Apart from the pictures, output all of the records exactly.

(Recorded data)
══════════

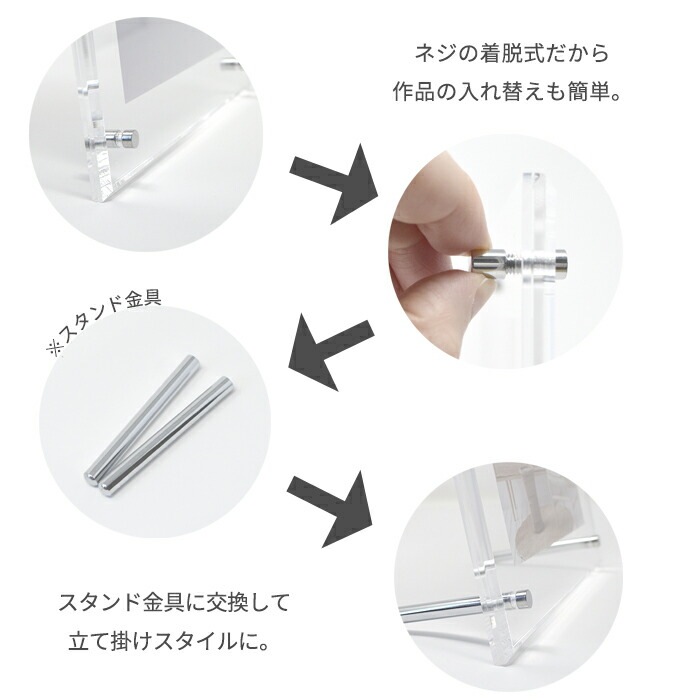 ネジの着脱式だから
作品の入れ替えも簡単。

※スタンド金具

スタンド金具に交換して
立て掛けスタイルに。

══════════

» RESPONSE TO THE TASK:
 ネジの着脱式だから
作品の入れ替えも簡単。

※スタンド金具

スタンド金具に交換して
立て掛けスタイルに。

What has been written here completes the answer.